* [Texto fornecido]
══════

A sofisticação dos hábitos dos belo-horizontinos, como consequência da melhora no poder aquisitivo da população, também é um dos responsáveis pelo crescimento deste mercado, segundo Marco Falcone, proprietário da Falke Bier e vice-presidente da SindBebidas. Há nove anos no mercado, ele também destaca o know-how de Minas Gerais como fator para essa expansão.  “Esse ‘boom’ vem de seis anos pra cá, seguindo o movimento que teve início nos EUA e depois na Europa, há dez anos. À medida que as pessoas vão tendo uma melhora no poder aquisitivo, elas criam melhores hábitos e querem melhores comidas e bebidas. Sendo assim, o mercado artesanal soube aproveitar esse momento no Brasil, principalmente em Minas”, diz.
 
A Falke Bier produz cerca de 10 mil litros por mês, distribuídos nacionalmente e internacionalmente por meio de nove rótulos. “Minas é pioneiro em mostrar essa cerveja feita de forma artesanal. O nosso diferencial é a criatividade e, com ela, estamos tornando BH cidade-símbolo dessa bebida. Gosto de dizer que o mineiro é um público empreendedor nato e fechado pelas montanhas; eles fazem e só depois levantam essa bandeira para o resto país”, filosofa.
 
Roteiro
De olho no potencial turístico das cervejas artesanais, Belo Horizonte e região metropolitana se enchem de opções para esse novo público consumidor. Neste fim de semana, acontece em Nova Lima a terceira edição da Uaiktoberfest, idealizado por um cervejeiro de carteirinha, Alfredo Figueiredo. Há 14 anos, ele descobriu o prazer de fazer a própria cerveja e, agora, já tem até rótulo próprio: a VMBeer. “Comecei a produzir por curiosidade e prazer. Porém, minha bebida passou a fazer sucesso entre os amigos. Descobri, então, que, assim como eu, havia muitos cervejeiros artesanais em Nova Lima. Decidi reuni-los”, diz ele, que espera cerca de 40 mil pessoas no evento.
 
Já em BH, até 9 de novembro, será realizado o Beer Fest, primeiro circuito gastronômico dedicado  exclusivamente às cervejas artesanais, reunindo a consagrada diversidade da cozinha mineira com os sabores da bebida. Ao todo, cinco estabelecimentos vão participar dessa primeira edição, entre eles o Rima dos Sabores. Localizado no Prado, ele é uma das opções exclusivas para apreciadores da cerveja especial, com cerca de 120 rótulos no cardápio, escolhidos criteriosamente. “As pessoas estão buscando sabores novos, coisas diferentes. Sempre quando tem cerveja nova no mercado tem gente para experimentar”, diz o proprietário, Juliano Caldeira.

══════

* [Entradas]
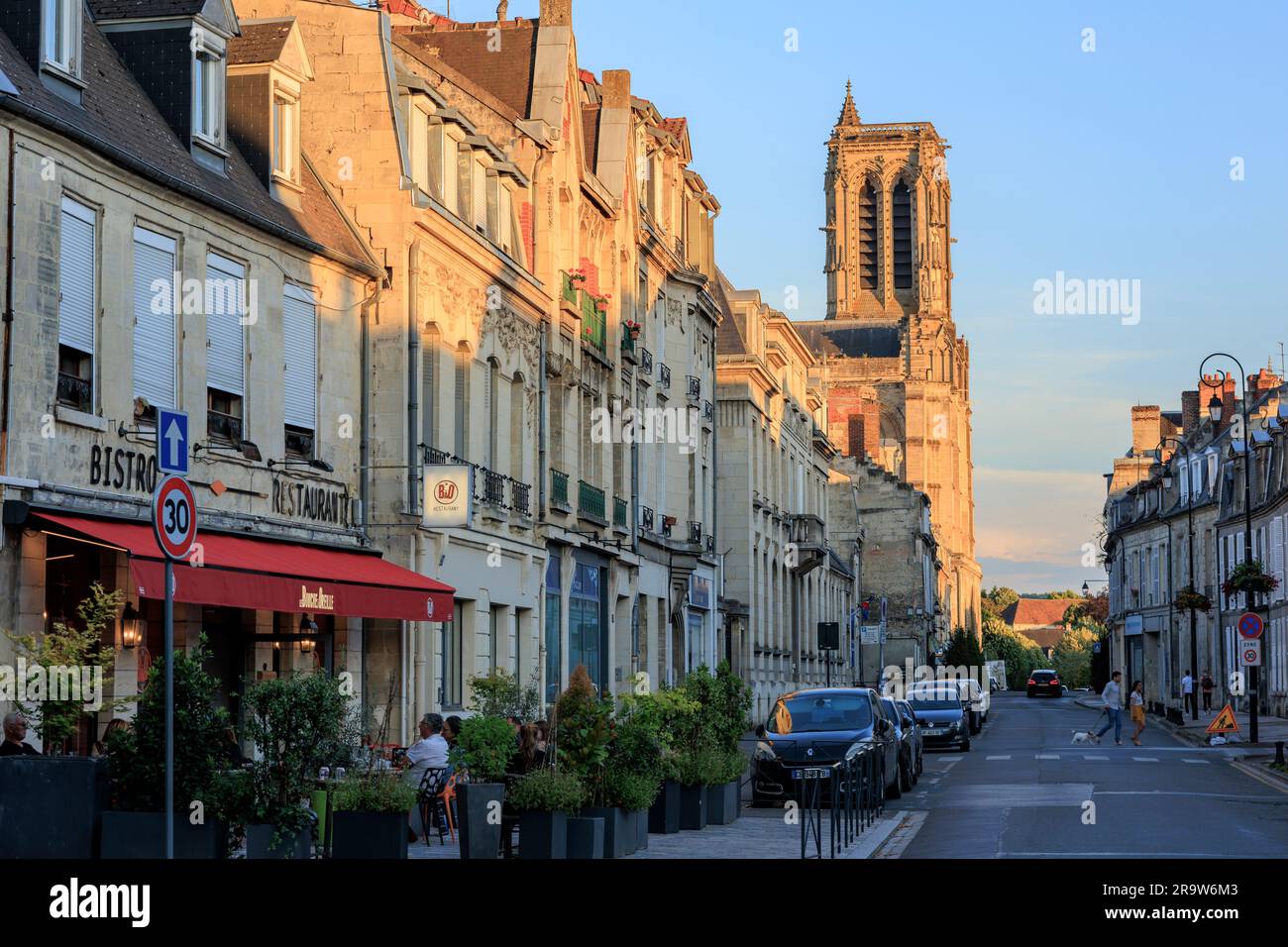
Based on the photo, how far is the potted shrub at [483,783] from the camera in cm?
1369

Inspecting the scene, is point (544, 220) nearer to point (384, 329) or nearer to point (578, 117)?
point (578, 117)

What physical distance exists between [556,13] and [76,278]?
17426 mm

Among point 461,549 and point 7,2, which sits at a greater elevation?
point 7,2

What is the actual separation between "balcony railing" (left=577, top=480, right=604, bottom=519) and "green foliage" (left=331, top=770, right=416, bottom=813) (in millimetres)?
20685

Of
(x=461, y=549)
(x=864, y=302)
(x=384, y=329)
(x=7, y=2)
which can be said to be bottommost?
(x=461, y=549)

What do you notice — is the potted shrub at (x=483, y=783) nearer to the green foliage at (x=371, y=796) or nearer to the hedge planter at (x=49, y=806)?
the green foliage at (x=371, y=796)

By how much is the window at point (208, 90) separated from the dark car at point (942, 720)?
2290 cm

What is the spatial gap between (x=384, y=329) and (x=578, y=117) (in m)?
10.7

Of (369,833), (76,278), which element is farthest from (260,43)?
(369,833)

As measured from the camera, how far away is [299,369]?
72.4ft

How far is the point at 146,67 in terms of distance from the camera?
65.4ft

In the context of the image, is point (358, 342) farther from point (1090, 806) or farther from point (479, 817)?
point (479, 817)

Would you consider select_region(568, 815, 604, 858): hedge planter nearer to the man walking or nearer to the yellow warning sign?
the man walking
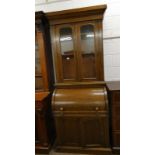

══════

* [Tarefas a realizar]
1. Segundo o texto sobre as cervejas artesanais em Belo Horizonte, quantos litros a Falke Bier produz por mês?
2. Dê prosseguimento ao texto sobre as cervejas artesanais em Belo Horizonte a partir do ponto em que ele termina.
As entradas provêm de uma fonte distinta.

* [Resultados]
1. Cerca de 10 mil litros por mês.

2.
 
Já para quem deseja ver de perto todo o processo de produção da cerveja artesanal, a Belotur, em parceria com a Associação Brasileira dos Agentes de Viagens (Abav-MG), lançou um roteiro turístico que engloba as microcervejarias de Belo Horizonte e região. De acordo com a diretora da Libertas Viagens e Experiências, que executa o roteiro, a procura tem aumentado. “As pessoas querem entender o processo e não beber cerveja apenas pelo álcool”, afirma.
 
Com café da manhã e almoço cervejeiro incluídos, o dia pela rota das cervejarias artesanais custa, em média, R$ 200. E expectativa da empresa é otimista para 2014, ano da Copa do Mundo no Brasil. Por isso mesmo, também são oferecidos atendimentos em inglês, espanhol e francês. “Teremos saídas fixas durante os jogos, pois sabemos que há demanda, já que o público da Copa é consumidor desse produto”, finaliza.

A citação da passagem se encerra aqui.